**Dataset entries**
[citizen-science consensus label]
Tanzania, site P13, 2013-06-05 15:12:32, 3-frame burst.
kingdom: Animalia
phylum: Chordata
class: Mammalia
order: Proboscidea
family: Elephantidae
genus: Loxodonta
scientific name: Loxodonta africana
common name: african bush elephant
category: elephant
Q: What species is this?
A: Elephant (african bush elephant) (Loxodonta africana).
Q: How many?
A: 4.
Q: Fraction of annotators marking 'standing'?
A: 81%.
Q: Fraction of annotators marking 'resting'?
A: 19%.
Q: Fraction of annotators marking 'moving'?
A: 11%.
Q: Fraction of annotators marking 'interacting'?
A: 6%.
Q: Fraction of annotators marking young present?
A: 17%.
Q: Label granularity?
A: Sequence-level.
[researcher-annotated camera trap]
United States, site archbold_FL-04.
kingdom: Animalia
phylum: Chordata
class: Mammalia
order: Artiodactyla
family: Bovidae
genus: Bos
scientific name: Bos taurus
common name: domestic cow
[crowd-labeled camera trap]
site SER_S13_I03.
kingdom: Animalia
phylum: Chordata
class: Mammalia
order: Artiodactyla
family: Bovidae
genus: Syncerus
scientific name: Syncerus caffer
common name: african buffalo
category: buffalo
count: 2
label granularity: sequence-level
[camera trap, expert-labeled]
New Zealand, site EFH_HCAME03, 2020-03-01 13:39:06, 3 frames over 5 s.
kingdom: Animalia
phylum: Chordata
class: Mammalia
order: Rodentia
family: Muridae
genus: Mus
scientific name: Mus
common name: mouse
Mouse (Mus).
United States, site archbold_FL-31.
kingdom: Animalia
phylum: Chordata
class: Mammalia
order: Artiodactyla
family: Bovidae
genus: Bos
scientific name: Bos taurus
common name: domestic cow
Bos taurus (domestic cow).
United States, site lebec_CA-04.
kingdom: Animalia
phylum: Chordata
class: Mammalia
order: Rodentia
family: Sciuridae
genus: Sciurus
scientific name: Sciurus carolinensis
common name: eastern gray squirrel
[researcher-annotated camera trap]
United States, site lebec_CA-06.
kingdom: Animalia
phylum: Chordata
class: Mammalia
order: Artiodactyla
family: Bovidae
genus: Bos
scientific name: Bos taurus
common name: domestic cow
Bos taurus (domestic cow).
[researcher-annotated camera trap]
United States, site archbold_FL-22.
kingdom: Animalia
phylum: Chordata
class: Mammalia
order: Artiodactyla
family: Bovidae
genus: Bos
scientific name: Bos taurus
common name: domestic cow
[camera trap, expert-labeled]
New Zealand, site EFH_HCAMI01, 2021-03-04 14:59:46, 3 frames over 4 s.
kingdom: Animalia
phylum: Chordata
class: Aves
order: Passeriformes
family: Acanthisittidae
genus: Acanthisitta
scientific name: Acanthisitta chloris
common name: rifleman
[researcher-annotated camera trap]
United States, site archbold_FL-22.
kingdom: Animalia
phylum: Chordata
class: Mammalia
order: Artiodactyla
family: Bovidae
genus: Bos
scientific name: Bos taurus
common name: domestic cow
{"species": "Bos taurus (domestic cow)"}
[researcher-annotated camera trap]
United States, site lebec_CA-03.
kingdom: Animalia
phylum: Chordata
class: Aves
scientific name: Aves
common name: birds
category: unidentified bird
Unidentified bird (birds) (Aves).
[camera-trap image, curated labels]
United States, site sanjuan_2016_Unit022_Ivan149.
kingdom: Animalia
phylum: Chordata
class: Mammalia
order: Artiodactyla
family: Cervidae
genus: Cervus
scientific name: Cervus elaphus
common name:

**Work instructions**
The whole of the data is to be returned with every line intact.

**Answer to the problem**
[citizen-science consensus label]
Tanzania, site P13, 2013-06-05 15:12:32, 3-frame burst.
kingdom: Animalia
phylum: Chordata
class: Mammalia
order: Proboscidea
family: Elephantidae
genus: Loxodonta
scientific name: Loxodonta africana
common name: african bush elephant
category: elephant
Q: What species is this?
A: Elephant (african bush elephant) (Loxodonta africana).
Q: How many?
A: 4.
Q: Fraction of annotators marking 'standing'?
A: 81%.
Q: Fraction of annotators marking 'resting'?
A: 19%.
Q: Fraction of annotators marking 'moving'?
A: 11%.
Q: Fraction of annotators marking 'interacting'?
A: 6%.
Q: Fraction of annotators marking young present?
A: 17%.
Q: Label granularity?
A: Sequence-level.
[researcher-annotated camera trap]
United States, site archbold_FL-04.
kingdom: Animalia
phylum: Chordata
class: Mammalia
order: Artiodactyla
family: Bovidae
genus: Bos
scientific name: Bos taurus
common name: domestic cow
[crowd-labeled camera trap]
site SER_S13_I03.
kingdom: Animalia
phylum: Chordata
class: Mammalia
order: Artiodactyla
family: Bovidae
genus: Syncerus
scientific name: Syncerus caffer
common name: african buffalo
category: buffalo
count: 2
label granularity: sequence-level
[camera trap, expert-labeled]
New Zealand, site EFH_HCAME03, 2020-03-01 13:39:06, 3 frames over 5 s.
kingdom: Animalia
phylum: Chordata
class: Mammalia
order: Rodentia
family: Muridae
genus: Mus
scientific name: Mus
common name: mouse
Mouse (Mus).
United States, site archbold_FL-31.
kingdom: Animalia
phylum: Chordata
class: Mammalia
order: Artiodactyla
family: Bovidae
genus: Bos
scientific name: Bos taurus
common name: domestic cow
Bos taurus (domestic cow).
United States, site lebec_CA-04.
kingdom: Animalia
phylum: Chordata
class: Mammalia
order: Rodentia
family: Sciuridae
genus: Sciurus
scientific name: Sciurus carolinensis
common name: eastern gray squirrel
[researcher-annotated camera trap]
United States, site lebec_CA-06.
kingdom: Animalia
phylum: Chordata
class: Mammalia
order: Artiodactyla
family: Bovidae
genus: Bos
scientific name: Bos taurus
common name: domestic cow
Bos taurus (domestic cow).
[researcher-annotated camera trap]
United States, site archbold_FL-22.
kingdom: Animalia
phylum: Chordata
class: Mammalia
order: Artiodactyla
family: Bovidae
genus: Bos
scientific name: Bos taurus
common name: domestic cow
[camera trap, expert-labeled]
New Zealand, site EFH_HCAMI01, 2021-03-04 14:59:46, 3 frames over 4 s.
kingdom: Animalia
phylum: Chordata
class: Aves
order: Passeriformes
family: Acanthisittidae
genus: Acanthisitta
scientific name: Acanthisitta chloris
common name: rifleman
[researcher-annotated camera trap]
United States, site archbold_FL-22.
kingdom: Animalia
phylum: Chordata
class: Mammalia
order: Artiodactyla
family: Bovidae
genus: Bos
scientific name: Bos taurus
common name: domestic cow
{"species": "Bos taurus (domestic cow)"}
[researcher-annotated camera trap]
United States, site lebec_CA-03.
kingdom: Animalia
phylum: Chordata
class: Aves
scientific name: Aves
common name: birds
category: unidentified bird
Unidentified bird (birds) (Aves).
[camera-trap image, curated labels]
United States, site sanjuan_2016_Unit022_Ivan149.
kingdom: Animalia
phylum: Chordata
class: Mammalia
order: Artiodactyla
family: Cervidae
genus: Cervus
scientific name: Cervus elaphus
common name:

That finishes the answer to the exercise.